I moan about the cold same as all my co-workers (Canadians' facility to talk about weather came from our English ancestry).
BUT: I still miss snow. I still miss dramatic shifts of seasons, with bold autumn colours and brilliant Christmas-card first-snow scenes.
The village where I now live has a lot of early 20th c. construction, which I'm guessing is just the latest in a long series of settlements on the north side of the Thames from Reading. Most of the interesting bits of Reading are already built over - there's a bit of ruined abbey to see, but most of the centre of town has been paved over, and renamed after the former sites (Greyfriar's Walk, Abbey Lane, Gunsmith Lane, etc.)
The first bridge between Caversham and Reading was built around 1250 - so evidently someone needed to cross between the two communities.
The St. Anne's chapel built on the bridge was a pilgrimage point to visit the relic: the spear point that pierced Christ's side was thoughtfully brought to the chapel by a one-winged angel, according to contemporary accounts. Maybe, since he wasn't going all the way to London, he only needed one wing to get as far as Reading...

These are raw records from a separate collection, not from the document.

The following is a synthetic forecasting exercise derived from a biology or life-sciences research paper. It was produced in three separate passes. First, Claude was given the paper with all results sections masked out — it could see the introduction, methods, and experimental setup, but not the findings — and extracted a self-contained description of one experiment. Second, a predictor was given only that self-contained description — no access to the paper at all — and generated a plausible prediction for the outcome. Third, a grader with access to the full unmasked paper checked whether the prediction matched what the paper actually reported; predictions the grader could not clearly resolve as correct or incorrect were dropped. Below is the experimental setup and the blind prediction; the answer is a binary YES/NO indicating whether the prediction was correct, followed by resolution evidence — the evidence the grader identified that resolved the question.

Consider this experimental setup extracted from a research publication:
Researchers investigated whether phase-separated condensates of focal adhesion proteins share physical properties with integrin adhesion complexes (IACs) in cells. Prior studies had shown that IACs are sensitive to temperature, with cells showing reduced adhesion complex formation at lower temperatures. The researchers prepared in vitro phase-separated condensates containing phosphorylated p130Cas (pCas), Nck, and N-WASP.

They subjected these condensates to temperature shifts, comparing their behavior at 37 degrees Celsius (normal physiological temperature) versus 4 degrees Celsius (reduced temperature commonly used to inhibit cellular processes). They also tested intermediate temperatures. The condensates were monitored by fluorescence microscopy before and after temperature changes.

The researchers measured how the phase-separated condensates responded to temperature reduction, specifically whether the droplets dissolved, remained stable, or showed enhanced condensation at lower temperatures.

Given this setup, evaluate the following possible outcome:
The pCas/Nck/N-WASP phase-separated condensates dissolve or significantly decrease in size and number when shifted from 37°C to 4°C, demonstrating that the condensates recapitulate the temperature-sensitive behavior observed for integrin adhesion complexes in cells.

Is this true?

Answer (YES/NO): NO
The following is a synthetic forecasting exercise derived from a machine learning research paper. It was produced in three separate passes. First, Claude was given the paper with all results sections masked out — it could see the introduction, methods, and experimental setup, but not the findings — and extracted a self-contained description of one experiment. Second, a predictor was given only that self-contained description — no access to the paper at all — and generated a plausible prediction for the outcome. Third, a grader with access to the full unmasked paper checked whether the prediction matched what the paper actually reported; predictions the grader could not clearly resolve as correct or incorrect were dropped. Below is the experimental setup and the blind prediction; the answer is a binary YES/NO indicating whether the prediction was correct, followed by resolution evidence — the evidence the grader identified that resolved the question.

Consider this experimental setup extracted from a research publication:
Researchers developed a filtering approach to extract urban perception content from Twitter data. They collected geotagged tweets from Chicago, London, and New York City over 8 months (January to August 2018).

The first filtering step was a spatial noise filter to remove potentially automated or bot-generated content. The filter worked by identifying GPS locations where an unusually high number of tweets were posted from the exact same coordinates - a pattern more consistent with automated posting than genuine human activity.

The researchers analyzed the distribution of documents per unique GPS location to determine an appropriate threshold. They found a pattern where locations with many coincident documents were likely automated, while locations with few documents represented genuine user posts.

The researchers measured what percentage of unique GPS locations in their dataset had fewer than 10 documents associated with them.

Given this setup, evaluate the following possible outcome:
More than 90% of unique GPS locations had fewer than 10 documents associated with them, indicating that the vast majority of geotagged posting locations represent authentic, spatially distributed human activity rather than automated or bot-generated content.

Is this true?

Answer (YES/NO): NO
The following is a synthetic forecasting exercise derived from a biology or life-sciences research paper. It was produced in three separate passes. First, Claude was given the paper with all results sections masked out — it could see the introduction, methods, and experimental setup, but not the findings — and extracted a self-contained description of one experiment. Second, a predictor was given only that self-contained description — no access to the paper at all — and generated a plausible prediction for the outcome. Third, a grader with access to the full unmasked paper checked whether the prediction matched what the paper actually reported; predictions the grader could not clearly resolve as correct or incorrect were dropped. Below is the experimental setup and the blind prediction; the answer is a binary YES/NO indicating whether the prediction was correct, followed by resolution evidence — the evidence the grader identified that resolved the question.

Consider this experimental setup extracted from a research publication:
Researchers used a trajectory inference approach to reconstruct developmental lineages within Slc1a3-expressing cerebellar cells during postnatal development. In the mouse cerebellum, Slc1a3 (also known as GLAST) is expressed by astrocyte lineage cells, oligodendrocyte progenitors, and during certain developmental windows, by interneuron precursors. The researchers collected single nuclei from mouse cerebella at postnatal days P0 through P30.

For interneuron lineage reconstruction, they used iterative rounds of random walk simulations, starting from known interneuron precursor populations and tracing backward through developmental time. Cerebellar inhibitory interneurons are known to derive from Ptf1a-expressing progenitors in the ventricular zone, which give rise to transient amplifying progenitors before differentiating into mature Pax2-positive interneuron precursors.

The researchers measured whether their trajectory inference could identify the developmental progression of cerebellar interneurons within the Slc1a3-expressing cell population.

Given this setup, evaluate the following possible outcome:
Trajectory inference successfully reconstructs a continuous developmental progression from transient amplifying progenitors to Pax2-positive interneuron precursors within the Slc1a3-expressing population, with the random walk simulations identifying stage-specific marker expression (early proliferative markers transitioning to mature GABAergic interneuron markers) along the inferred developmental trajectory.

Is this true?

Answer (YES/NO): YES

St. Peter's parish, Caversham, the CofE church where I attended the choral service on Sunday, has a small scroll framed on its wall, indicating that it was had 'right of presentation' dating back to 1162. It came under the control? direction? of Christ Church Oxford in 15<mumble> after the dissolution of the monasteries, and records before 1642 are uncertain. But it does list the priests(? must check exact term) back to the 12th century, and the rectors from 1920s onward.
It's very cool that enough people have lived in Caversham since Norman times to need a local church beside the river, across the Thames from Reading Abbey. But I don't usually stop to think about it very often anymore; I think more about commuting times, distance to nearest shopping, and council taxes, the boring business of living.